Präventive Grabungen
Mehr als 875 Grabungen hat das Bayerische Landesamt für Denkmalpflege im vergangenen Jahr beauftragt. Ein Großteil davon präventiv, weiß Stefanie Berg, Abteilungsleiterin am Landesamt für Bodendenkmalpflege. Bedeutet: Im Zuge von geplanten Bauarbeiten oder Sanierungen im Umfeld von Bodendenkmälern wird das Landesamt hinzugezogen. „Im Landesamt ist oft zunächst nichts bekannt. Dann wird ein Bauantrag geprüft und plötzlich kommen Gebeine zum Vorschein”, erklärt sie. Ein proaktives Vorgehen kennt man dort aber nicht. Archäologin Berg sagt: „Kaum einer weiß, was in Bayerns Böden noch so alles schlummert.”
Tatsächlich sind an bekannten Orten viele Dinge ohne Kenntnis der Fachleute aus dem Boden geholt worden. Gutes Beispiel: der Obersalzberg in Berchtesgaden. Der Hausberg Adolf Hitlers lag lange Zeit nicht im Fokus der Bodenforscher. Dort waren noch vor etwa einem Vierteljahrhundert die letzten übrig gebliebenen Gebäude der NS-Zeit platt gemacht worden. Davon betroffen war auch der Platterhof - während des Nationalsozialismus eine Herberge für Nazigrößen.

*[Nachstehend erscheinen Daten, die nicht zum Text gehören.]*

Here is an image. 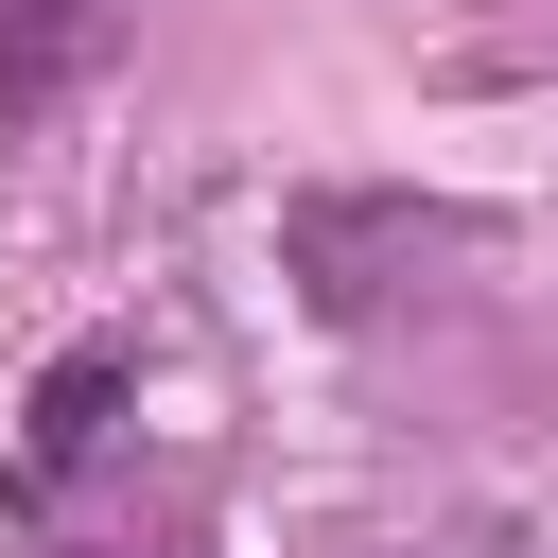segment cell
I'll list each match as a JSON object with an SVG mask.
<instances>
[{"label": "cell", "instance_id": "6da1fadb", "mask_svg": "<svg viewBox=\"0 0 558 558\" xmlns=\"http://www.w3.org/2000/svg\"><path fill=\"white\" fill-rule=\"evenodd\" d=\"M418 262H471V209H418V192H314V209H296L314 314H401Z\"/></svg>", "mask_w": 558, "mask_h": 558}, {"label": "cell", "instance_id": "7a4b0ae2", "mask_svg": "<svg viewBox=\"0 0 558 558\" xmlns=\"http://www.w3.org/2000/svg\"><path fill=\"white\" fill-rule=\"evenodd\" d=\"M122 401H140V366H122V349H70V366L35 384V418H17V506H52V488L105 453V418H122Z\"/></svg>", "mask_w": 558, "mask_h": 558}, {"label": "cell", "instance_id": "3957f363", "mask_svg": "<svg viewBox=\"0 0 558 558\" xmlns=\"http://www.w3.org/2000/svg\"><path fill=\"white\" fill-rule=\"evenodd\" d=\"M105 35H122V0H0V105H17V122L70 105V87L105 70Z\"/></svg>", "mask_w": 558, "mask_h": 558}, {"label": "cell", "instance_id": "277c9868", "mask_svg": "<svg viewBox=\"0 0 558 558\" xmlns=\"http://www.w3.org/2000/svg\"><path fill=\"white\" fill-rule=\"evenodd\" d=\"M105 558H174V541H105Z\"/></svg>", "mask_w": 558, "mask_h": 558}]
</instances>
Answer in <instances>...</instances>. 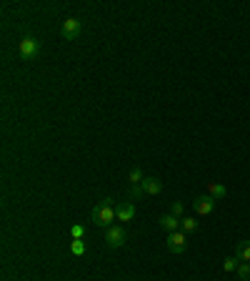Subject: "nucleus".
I'll return each instance as SVG.
<instances>
[{
    "mask_svg": "<svg viewBox=\"0 0 250 281\" xmlns=\"http://www.w3.org/2000/svg\"><path fill=\"white\" fill-rule=\"evenodd\" d=\"M128 241V231L123 226H110L105 229V246L108 249H120Z\"/></svg>",
    "mask_w": 250,
    "mask_h": 281,
    "instance_id": "obj_2",
    "label": "nucleus"
},
{
    "mask_svg": "<svg viewBox=\"0 0 250 281\" xmlns=\"http://www.w3.org/2000/svg\"><path fill=\"white\" fill-rule=\"evenodd\" d=\"M180 229H183L185 234H193V231H198V221H195L193 216H188V219L180 221Z\"/></svg>",
    "mask_w": 250,
    "mask_h": 281,
    "instance_id": "obj_12",
    "label": "nucleus"
},
{
    "mask_svg": "<svg viewBox=\"0 0 250 281\" xmlns=\"http://www.w3.org/2000/svg\"><path fill=\"white\" fill-rule=\"evenodd\" d=\"M235 256H238L240 261H248V264H250V241H240V244H238Z\"/></svg>",
    "mask_w": 250,
    "mask_h": 281,
    "instance_id": "obj_10",
    "label": "nucleus"
},
{
    "mask_svg": "<svg viewBox=\"0 0 250 281\" xmlns=\"http://www.w3.org/2000/svg\"><path fill=\"white\" fill-rule=\"evenodd\" d=\"M143 191L145 194H150V196H155V194H160L163 191V181L160 178H155V176H150V178H143Z\"/></svg>",
    "mask_w": 250,
    "mask_h": 281,
    "instance_id": "obj_8",
    "label": "nucleus"
},
{
    "mask_svg": "<svg viewBox=\"0 0 250 281\" xmlns=\"http://www.w3.org/2000/svg\"><path fill=\"white\" fill-rule=\"evenodd\" d=\"M215 201H218V199H213L210 194H205V196H198V199L193 201V206H195V214H198V216H208V214H213V209H215Z\"/></svg>",
    "mask_w": 250,
    "mask_h": 281,
    "instance_id": "obj_5",
    "label": "nucleus"
},
{
    "mask_svg": "<svg viewBox=\"0 0 250 281\" xmlns=\"http://www.w3.org/2000/svg\"><path fill=\"white\" fill-rule=\"evenodd\" d=\"M208 194H210L213 199H223V196L228 194V189H225L223 183H210V189H208Z\"/></svg>",
    "mask_w": 250,
    "mask_h": 281,
    "instance_id": "obj_11",
    "label": "nucleus"
},
{
    "mask_svg": "<svg viewBox=\"0 0 250 281\" xmlns=\"http://www.w3.org/2000/svg\"><path fill=\"white\" fill-rule=\"evenodd\" d=\"M183 211H185V206H183L180 201H173V206H170V214L180 219V216H183Z\"/></svg>",
    "mask_w": 250,
    "mask_h": 281,
    "instance_id": "obj_19",
    "label": "nucleus"
},
{
    "mask_svg": "<svg viewBox=\"0 0 250 281\" xmlns=\"http://www.w3.org/2000/svg\"><path fill=\"white\" fill-rule=\"evenodd\" d=\"M115 219V206H113V199H103L95 209H93V224L100 226V229H110Z\"/></svg>",
    "mask_w": 250,
    "mask_h": 281,
    "instance_id": "obj_1",
    "label": "nucleus"
},
{
    "mask_svg": "<svg viewBox=\"0 0 250 281\" xmlns=\"http://www.w3.org/2000/svg\"><path fill=\"white\" fill-rule=\"evenodd\" d=\"M115 219H118V221H133V219H135V204H133V201H120V204H115Z\"/></svg>",
    "mask_w": 250,
    "mask_h": 281,
    "instance_id": "obj_7",
    "label": "nucleus"
},
{
    "mask_svg": "<svg viewBox=\"0 0 250 281\" xmlns=\"http://www.w3.org/2000/svg\"><path fill=\"white\" fill-rule=\"evenodd\" d=\"M80 30H83V23L78 18H65L63 20V38L65 40H75L80 35Z\"/></svg>",
    "mask_w": 250,
    "mask_h": 281,
    "instance_id": "obj_6",
    "label": "nucleus"
},
{
    "mask_svg": "<svg viewBox=\"0 0 250 281\" xmlns=\"http://www.w3.org/2000/svg\"><path fill=\"white\" fill-rule=\"evenodd\" d=\"M18 53H20L23 58H35V55L40 53V40L33 38V35L20 38V43H18Z\"/></svg>",
    "mask_w": 250,
    "mask_h": 281,
    "instance_id": "obj_3",
    "label": "nucleus"
},
{
    "mask_svg": "<svg viewBox=\"0 0 250 281\" xmlns=\"http://www.w3.org/2000/svg\"><path fill=\"white\" fill-rule=\"evenodd\" d=\"M70 251H73L75 256H83V254H85V244H83V239L73 241V244H70Z\"/></svg>",
    "mask_w": 250,
    "mask_h": 281,
    "instance_id": "obj_17",
    "label": "nucleus"
},
{
    "mask_svg": "<svg viewBox=\"0 0 250 281\" xmlns=\"http://www.w3.org/2000/svg\"><path fill=\"white\" fill-rule=\"evenodd\" d=\"M238 264H240V259H238V256H225V261H223V269L230 274V271H238Z\"/></svg>",
    "mask_w": 250,
    "mask_h": 281,
    "instance_id": "obj_13",
    "label": "nucleus"
},
{
    "mask_svg": "<svg viewBox=\"0 0 250 281\" xmlns=\"http://www.w3.org/2000/svg\"><path fill=\"white\" fill-rule=\"evenodd\" d=\"M180 221H183V219H178V216H173V214H165V216H160V226H163L168 234H173V231H180Z\"/></svg>",
    "mask_w": 250,
    "mask_h": 281,
    "instance_id": "obj_9",
    "label": "nucleus"
},
{
    "mask_svg": "<svg viewBox=\"0 0 250 281\" xmlns=\"http://www.w3.org/2000/svg\"><path fill=\"white\" fill-rule=\"evenodd\" d=\"M238 276H240V281H250V264L248 261H240V264H238Z\"/></svg>",
    "mask_w": 250,
    "mask_h": 281,
    "instance_id": "obj_14",
    "label": "nucleus"
},
{
    "mask_svg": "<svg viewBox=\"0 0 250 281\" xmlns=\"http://www.w3.org/2000/svg\"><path fill=\"white\" fill-rule=\"evenodd\" d=\"M143 194H145V191H143V186H140V183H138V186H130V201H138Z\"/></svg>",
    "mask_w": 250,
    "mask_h": 281,
    "instance_id": "obj_18",
    "label": "nucleus"
},
{
    "mask_svg": "<svg viewBox=\"0 0 250 281\" xmlns=\"http://www.w3.org/2000/svg\"><path fill=\"white\" fill-rule=\"evenodd\" d=\"M128 178H130V183H133V186H138V183H143V178H145V176H143V171L135 166V168L130 171V176H128Z\"/></svg>",
    "mask_w": 250,
    "mask_h": 281,
    "instance_id": "obj_15",
    "label": "nucleus"
},
{
    "mask_svg": "<svg viewBox=\"0 0 250 281\" xmlns=\"http://www.w3.org/2000/svg\"><path fill=\"white\" fill-rule=\"evenodd\" d=\"M70 236H73V241H78V239H83V236H85V226H80V224H75V226H70Z\"/></svg>",
    "mask_w": 250,
    "mask_h": 281,
    "instance_id": "obj_16",
    "label": "nucleus"
},
{
    "mask_svg": "<svg viewBox=\"0 0 250 281\" xmlns=\"http://www.w3.org/2000/svg\"><path fill=\"white\" fill-rule=\"evenodd\" d=\"M185 246H188V234H185V231H173V234H168V249H170L173 254H183Z\"/></svg>",
    "mask_w": 250,
    "mask_h": 281,
    "instance_id": "obj_4",
    "label": "nucleus"
}]
</instances>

Schwieriger Umgang mit NS-Themen
Der Berufsstand hatte es zu dieser Zeit schwer - vor allem, wenn es um NS-Themen ging. „Vor 20 Jahren hätte man als Archäologe solche Themen nicht einmal ansprechen dürfen”, sagt Jochen Haberstroh, Referatsleiter Oberbayern/München und stellvertretender Abteilungsleiter Bodendenkmalpflege beim Bayerischen Landesamt für Denkmalpflege. Indirekt ist das eine Kritik am Freistaat Bayern. Am Obersalzberg galt das Motto, Überbleibsel der verseuchten NS-Zeit „abzuräumen”, sagen die Archäologen heute. Es herrschte das Prinzip „Weg damit”, schildern Berg und Haberstroh. Heute würde das so nicht mehr passieren, sind sich die Fachleute sicher. „Die Generation ist eine andere”, meint Haberstroh.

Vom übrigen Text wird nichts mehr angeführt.